Per i restanti invece la cosa è diversa. A questi vengono recapitati telegrammi, anche 4 per volta, da tutte le Aziende Sanitarie. Alcune di queste, come Asl Brindisi, inviano telegrammi oltre al numero previsto di unità disponibili (100 unità per l’esattezza). In più ne vengono inviati a doppio agli ultimi in graduatoria per proseguire dal basso verso l’alto in caso di mancata risposta.

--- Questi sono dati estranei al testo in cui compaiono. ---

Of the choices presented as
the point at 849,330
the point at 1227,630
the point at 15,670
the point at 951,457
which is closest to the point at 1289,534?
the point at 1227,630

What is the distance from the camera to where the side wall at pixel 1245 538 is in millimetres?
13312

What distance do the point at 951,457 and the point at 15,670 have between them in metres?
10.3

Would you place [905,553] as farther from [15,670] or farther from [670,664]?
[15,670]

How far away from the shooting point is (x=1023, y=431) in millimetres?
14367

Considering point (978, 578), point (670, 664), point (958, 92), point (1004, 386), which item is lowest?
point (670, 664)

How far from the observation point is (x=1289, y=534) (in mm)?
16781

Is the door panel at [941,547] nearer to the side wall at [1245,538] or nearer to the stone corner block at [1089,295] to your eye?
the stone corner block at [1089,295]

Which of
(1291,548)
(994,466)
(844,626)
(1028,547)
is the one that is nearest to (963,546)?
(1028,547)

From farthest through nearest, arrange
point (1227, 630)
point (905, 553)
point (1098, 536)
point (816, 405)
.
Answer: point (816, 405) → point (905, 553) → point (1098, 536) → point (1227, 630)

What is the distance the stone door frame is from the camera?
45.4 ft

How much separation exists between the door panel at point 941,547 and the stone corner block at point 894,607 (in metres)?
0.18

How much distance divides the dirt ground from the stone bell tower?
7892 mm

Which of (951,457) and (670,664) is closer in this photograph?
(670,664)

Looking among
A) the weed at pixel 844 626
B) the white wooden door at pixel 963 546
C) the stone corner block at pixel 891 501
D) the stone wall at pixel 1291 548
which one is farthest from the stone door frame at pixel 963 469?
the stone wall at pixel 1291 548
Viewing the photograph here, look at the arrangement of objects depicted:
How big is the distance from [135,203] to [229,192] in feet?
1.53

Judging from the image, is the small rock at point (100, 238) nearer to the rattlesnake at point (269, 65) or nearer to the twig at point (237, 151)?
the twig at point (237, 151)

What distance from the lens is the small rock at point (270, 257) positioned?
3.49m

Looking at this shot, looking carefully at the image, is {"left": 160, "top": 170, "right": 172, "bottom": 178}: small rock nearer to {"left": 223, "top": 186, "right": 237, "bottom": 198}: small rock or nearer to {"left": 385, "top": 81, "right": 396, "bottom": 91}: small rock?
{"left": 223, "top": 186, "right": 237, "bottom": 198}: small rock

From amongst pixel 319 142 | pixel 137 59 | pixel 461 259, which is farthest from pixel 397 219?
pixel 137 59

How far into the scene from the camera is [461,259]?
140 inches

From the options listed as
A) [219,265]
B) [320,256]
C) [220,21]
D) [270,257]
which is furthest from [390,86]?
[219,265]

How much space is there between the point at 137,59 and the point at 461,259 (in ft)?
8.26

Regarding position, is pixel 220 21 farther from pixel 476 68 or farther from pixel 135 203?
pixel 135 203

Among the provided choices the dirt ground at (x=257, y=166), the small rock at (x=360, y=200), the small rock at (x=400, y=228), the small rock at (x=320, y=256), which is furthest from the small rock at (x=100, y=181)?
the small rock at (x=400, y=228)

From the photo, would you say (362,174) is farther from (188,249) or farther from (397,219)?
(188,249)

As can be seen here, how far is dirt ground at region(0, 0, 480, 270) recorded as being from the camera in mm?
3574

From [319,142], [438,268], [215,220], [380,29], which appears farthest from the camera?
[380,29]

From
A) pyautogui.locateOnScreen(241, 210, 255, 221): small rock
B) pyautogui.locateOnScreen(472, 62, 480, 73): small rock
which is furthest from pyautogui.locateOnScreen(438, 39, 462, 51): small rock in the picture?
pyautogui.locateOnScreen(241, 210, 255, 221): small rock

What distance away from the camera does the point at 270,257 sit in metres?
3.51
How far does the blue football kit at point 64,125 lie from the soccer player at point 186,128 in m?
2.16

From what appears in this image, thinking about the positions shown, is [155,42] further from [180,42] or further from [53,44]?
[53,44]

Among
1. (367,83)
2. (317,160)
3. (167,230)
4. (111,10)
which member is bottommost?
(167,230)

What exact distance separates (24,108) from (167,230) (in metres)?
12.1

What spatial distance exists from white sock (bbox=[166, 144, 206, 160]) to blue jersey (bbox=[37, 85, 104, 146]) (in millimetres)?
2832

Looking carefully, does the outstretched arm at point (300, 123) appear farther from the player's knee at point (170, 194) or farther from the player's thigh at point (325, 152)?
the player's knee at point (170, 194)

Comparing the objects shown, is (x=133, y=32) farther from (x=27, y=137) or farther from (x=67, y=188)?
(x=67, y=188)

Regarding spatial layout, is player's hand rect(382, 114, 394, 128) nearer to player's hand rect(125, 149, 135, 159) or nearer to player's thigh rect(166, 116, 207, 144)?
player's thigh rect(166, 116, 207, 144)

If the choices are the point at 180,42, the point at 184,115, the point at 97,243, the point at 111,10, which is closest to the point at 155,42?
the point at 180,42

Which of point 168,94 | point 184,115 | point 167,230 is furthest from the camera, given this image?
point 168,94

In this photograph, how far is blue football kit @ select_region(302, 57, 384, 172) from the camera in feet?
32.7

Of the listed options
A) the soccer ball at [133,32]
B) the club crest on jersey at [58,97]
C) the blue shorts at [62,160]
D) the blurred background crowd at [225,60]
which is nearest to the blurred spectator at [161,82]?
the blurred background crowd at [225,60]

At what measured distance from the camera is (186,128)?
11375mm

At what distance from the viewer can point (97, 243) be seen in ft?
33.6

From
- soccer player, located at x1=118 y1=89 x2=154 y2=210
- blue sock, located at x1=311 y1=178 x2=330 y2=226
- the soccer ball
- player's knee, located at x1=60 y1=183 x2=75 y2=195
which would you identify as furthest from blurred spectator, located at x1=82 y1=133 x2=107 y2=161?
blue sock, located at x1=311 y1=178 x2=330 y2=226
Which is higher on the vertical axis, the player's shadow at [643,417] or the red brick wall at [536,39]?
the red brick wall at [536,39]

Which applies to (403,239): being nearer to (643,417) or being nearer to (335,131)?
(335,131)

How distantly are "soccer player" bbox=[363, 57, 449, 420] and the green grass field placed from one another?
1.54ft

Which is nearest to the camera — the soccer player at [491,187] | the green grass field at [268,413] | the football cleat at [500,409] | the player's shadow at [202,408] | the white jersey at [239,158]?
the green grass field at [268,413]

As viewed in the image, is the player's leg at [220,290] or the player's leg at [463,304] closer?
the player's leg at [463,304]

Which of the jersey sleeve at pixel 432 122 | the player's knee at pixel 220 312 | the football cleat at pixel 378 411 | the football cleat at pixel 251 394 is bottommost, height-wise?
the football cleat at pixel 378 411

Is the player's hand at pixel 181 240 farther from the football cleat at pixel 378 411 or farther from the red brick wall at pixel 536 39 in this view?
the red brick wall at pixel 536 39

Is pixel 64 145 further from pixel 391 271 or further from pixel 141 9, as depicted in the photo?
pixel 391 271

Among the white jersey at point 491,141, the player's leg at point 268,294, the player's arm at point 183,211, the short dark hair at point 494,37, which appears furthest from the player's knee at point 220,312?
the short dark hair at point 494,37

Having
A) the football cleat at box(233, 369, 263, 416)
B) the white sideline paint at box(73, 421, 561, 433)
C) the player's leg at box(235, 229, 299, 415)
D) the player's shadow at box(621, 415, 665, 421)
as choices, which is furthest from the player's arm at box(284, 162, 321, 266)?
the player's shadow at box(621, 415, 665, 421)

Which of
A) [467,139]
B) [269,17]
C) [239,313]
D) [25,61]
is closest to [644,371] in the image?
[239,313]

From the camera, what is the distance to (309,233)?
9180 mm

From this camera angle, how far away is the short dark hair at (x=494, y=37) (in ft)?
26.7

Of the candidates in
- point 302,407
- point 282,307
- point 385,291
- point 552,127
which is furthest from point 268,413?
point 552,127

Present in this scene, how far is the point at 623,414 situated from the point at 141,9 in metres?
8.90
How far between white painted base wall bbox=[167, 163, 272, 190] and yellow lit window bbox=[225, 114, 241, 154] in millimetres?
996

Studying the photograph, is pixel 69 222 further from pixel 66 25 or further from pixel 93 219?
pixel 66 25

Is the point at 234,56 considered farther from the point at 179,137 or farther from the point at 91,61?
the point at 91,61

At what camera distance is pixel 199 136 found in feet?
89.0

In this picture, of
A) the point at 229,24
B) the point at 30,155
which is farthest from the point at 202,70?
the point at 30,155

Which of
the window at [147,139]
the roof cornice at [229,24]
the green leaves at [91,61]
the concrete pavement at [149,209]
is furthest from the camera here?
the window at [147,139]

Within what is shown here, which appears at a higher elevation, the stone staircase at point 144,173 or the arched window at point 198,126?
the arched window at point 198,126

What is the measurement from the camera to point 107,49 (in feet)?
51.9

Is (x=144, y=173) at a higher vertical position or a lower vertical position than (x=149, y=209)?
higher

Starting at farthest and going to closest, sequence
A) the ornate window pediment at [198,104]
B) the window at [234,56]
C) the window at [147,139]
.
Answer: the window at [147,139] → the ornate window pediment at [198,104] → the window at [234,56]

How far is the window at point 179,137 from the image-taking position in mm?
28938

Insomma, come sottolinea Andreula, “gli ultimi saranno i primi”.

Nonostante l’Asl Bari sia l’azienda capofila del concorso, avendo più unità disponibili (320), non si è preoccupata affatto di monitorare l’utilizzo della graduatoria. Generando, per ovvi motivi, una situazione caotica.

Questa forma scellerata di utilizzo della graduatoria ha portato all’assunzione di infermieri baresi presso le Asl di Bat, Brindisi e Taranto, e gli infermieri di queste ultime province a Bari. Un dispendio di energie e soldi per raggiungere i posti di lavoro.